Он жил неподалёку в том же посёлке. Сложил в ящик инструменты, коротко простился, пошёл домой. За ним увязался Краев. Они всегда так: о совместных действиях не сговариваются, слов лишних не тратят; между ними установился тот дух взаимопонимания, при котором оба они как бы слышат возникающие в душе другого желания, угадывают нюансы настроения, — несмотря на пропасть в их интеллектуальных уровнях они сближаются и мыслят совершенно одинаково в оценке дел житейских, в истолковании страстей человеческих. Впрочем, рассуждать о поступках людей любил Вадим. Шеф, слушая его, отвлекался от занятий математикой, от вечных своих расчётов по прибору — слушал. И часто смеялся. И всплёскивал руками, восклицал: «Ах, бес! Ах, хитрец! Ну не шельма ли ты после этого!» Замечания делал беззлобные, любым поступком слесаря, даже дерзким, неожиданным, он словно бы умилялся в своём вечном счастливом расположении духа.
Недаром кличка за ним укрепилась — «Филимон», и выразилось в ней не одно только стремление упростить фамилию; в имени этом, музыкальном и звучном, отдающим давней русской стариной, — весь характер его владельца, всё то, что можно бы окрестить и другим словом: простофиля. И та простота, что красит человека, и та простота, что хуже воровства. «Филимон!» — раздаётся вдруг чей-то голос в институтском коридоре. «Филимона, Филимона об этом спросите!» — раздражённо проговорит другой. И как бы люди ни относились к руководителю группы Импульса Филимонову Николаю Авдеевичу, в звучном стародавнем имени Филимон лишь глухой не услышит едва скрытую насмешку, окольный намёк на простоту — ту, что хуже воровства бывает.
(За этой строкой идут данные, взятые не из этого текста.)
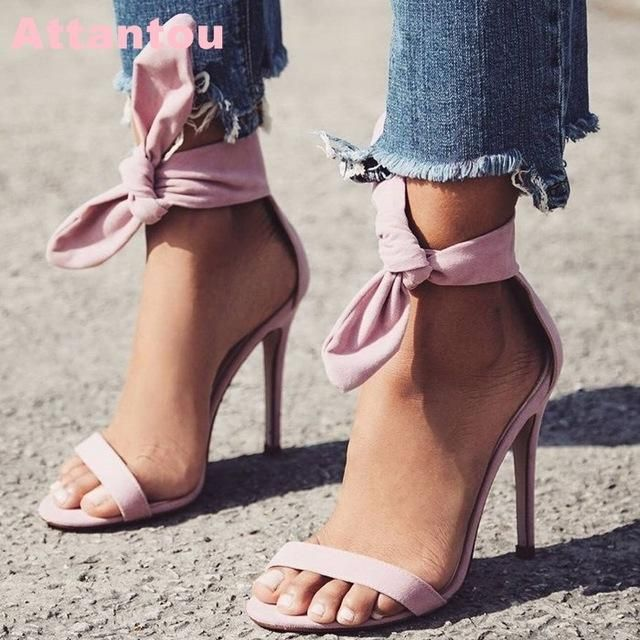 4c5c0b09d95 Summer Beautiful Women Ankle Bowtie Suede Leather One Strap Sandals Yellow  Pink Thin Heel Ankle Wrap High Heel Sandals
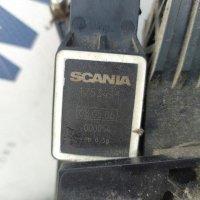 Педаль газа Scania R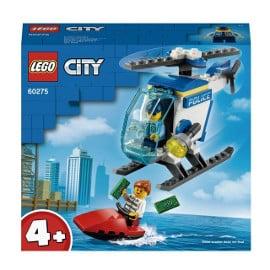 ¡¡Chollo!! LEGO City (60275) Helicóptero de Policía sólo 5.99 euros.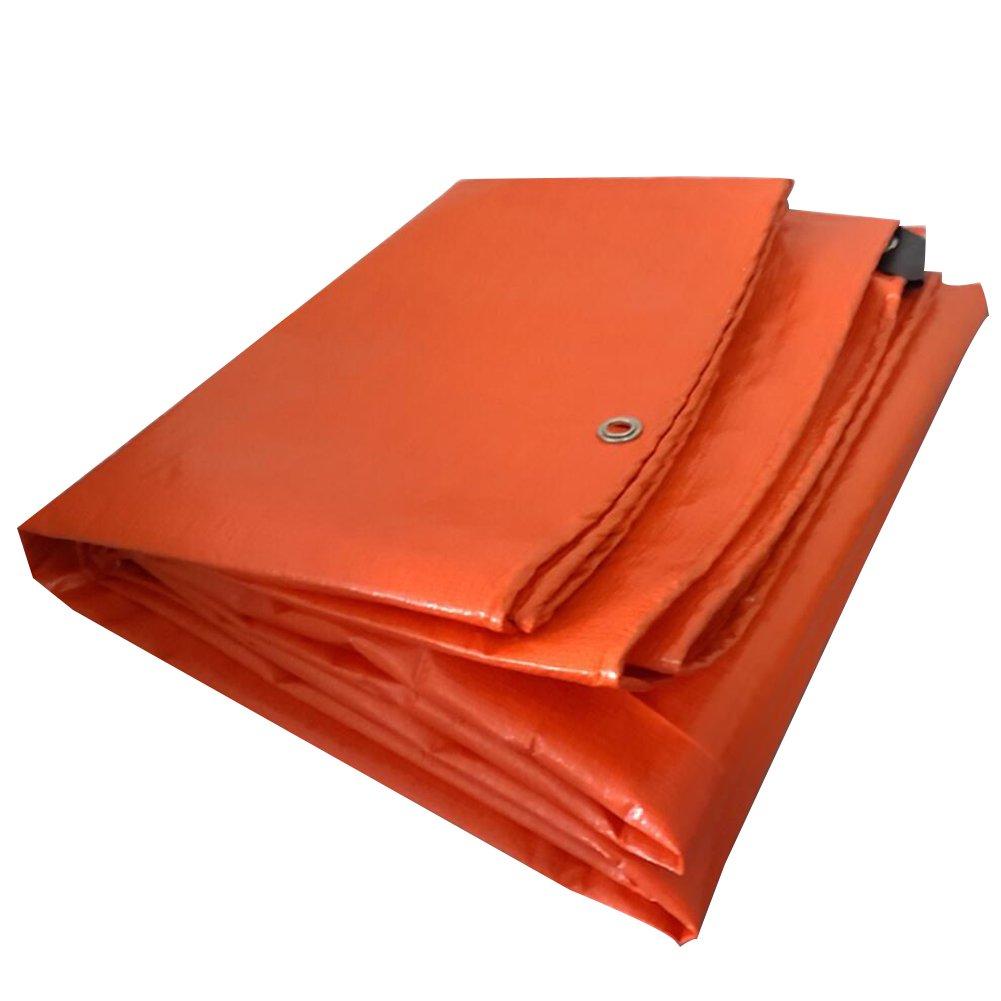 Orange 4 x 6m LXFBX BÂche imperméable rembourrée BÂche Orange, Tapis de Camping Poncho imperméable à l'eau, crème Solaire Anti-poussière, Anti-Corrosion, Anti-oxydation, BÂche d'isolation Thermiq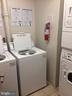 Laundry Room - 9900 GEORGIA AVE #27-412, SILVER SPRING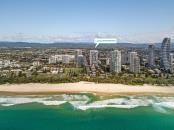 Ultra Broadbeach - Gallery - Drone View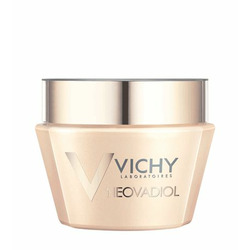 Vichy Neovadiol Compensating Complex Day Cream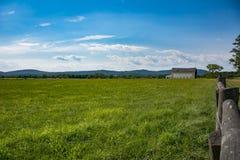 Noordelijke Virginia Farm Land Stock Afbeelding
Впрочем, сам-то Николай завидно равнодушен к кличке. И по тому, как он охотно на неё отзывается, как, растворив небесного цвета немигающие глаза, торопится вам навстречу и как потом долго доверчиво смотрит на вас всё тем же открытым немигающим взором, — и не дрогнут брови, не покроются даже мимолетно тёмным облачком его ясные, проникающие в душу очи, — по всему этому и по всей линии жизни его и поведения вы можете заключить: «Ах, как же метки бывают прозвища!.. Филимон! Одно только слово — и весь человек!»
— Филимону наплевать! — проговорил Вася Галкин вслед шефу. — Ему хоть земля пополам тресни — ухом не поведёт.
— Ты это о ком? — спросил Шушуня, вымыв под краном руки и кидая нетерпеливые взгляды на дачу; он бы не хотел уходить, как Филимонов, ждал хозяев, чтобы показать им работу, встретиться с академиком, — втайне ещё надеялся посидеть с директором за столом, распить в обществе его домашних чашечку чая.
— Не в моих правилах осуждать начальство, но это всё-таки свинство, чёрт бы их побрал! Спасибо не скажут!